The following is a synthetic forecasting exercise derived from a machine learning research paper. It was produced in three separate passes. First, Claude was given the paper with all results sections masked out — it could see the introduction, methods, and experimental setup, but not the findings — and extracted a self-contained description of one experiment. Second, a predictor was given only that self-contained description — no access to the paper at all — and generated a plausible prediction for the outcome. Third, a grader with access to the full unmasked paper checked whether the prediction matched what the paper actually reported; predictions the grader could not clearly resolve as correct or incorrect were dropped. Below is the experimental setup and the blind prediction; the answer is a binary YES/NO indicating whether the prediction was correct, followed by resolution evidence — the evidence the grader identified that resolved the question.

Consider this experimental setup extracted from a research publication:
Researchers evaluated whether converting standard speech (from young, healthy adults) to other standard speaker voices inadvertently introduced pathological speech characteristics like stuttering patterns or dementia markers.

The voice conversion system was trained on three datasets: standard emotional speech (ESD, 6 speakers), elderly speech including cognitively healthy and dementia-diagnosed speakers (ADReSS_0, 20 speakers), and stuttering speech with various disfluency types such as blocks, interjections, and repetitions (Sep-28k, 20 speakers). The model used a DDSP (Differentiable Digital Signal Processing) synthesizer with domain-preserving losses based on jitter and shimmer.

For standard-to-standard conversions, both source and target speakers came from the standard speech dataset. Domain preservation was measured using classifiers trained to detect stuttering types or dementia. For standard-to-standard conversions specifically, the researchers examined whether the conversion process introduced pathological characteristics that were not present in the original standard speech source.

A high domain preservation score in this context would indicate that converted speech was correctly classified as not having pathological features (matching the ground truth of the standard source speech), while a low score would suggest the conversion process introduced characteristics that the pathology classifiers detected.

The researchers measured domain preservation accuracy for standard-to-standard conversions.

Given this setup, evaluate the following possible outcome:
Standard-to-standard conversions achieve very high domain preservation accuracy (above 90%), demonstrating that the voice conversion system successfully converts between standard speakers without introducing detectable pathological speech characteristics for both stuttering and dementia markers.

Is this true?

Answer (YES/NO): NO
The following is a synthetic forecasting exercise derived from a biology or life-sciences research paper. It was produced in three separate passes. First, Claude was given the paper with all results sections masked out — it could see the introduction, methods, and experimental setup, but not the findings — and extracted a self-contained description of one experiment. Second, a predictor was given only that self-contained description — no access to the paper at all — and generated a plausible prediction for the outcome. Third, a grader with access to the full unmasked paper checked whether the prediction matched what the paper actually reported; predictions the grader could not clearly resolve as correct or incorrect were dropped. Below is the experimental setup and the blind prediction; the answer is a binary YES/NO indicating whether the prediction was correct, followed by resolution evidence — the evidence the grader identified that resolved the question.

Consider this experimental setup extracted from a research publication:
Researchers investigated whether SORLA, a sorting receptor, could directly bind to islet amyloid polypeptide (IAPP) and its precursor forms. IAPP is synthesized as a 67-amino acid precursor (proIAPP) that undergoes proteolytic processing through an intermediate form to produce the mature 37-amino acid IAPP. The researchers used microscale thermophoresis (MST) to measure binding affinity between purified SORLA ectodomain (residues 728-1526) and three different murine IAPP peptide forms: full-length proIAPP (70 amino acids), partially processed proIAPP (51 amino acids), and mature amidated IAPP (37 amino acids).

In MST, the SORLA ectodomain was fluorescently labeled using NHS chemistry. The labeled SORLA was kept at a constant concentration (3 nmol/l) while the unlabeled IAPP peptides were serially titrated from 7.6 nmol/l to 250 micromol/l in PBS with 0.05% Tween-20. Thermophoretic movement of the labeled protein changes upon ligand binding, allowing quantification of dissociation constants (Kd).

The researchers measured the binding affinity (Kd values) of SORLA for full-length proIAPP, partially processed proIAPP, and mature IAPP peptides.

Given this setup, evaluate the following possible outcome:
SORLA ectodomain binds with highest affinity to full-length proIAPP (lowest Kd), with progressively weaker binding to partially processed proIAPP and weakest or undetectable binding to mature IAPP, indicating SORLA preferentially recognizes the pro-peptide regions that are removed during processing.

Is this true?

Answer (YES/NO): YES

== == ==

_Aim of the exercise:_
Give the number of lines in the entries that hold the word "system", and nothing else.

_Response to this task:_
2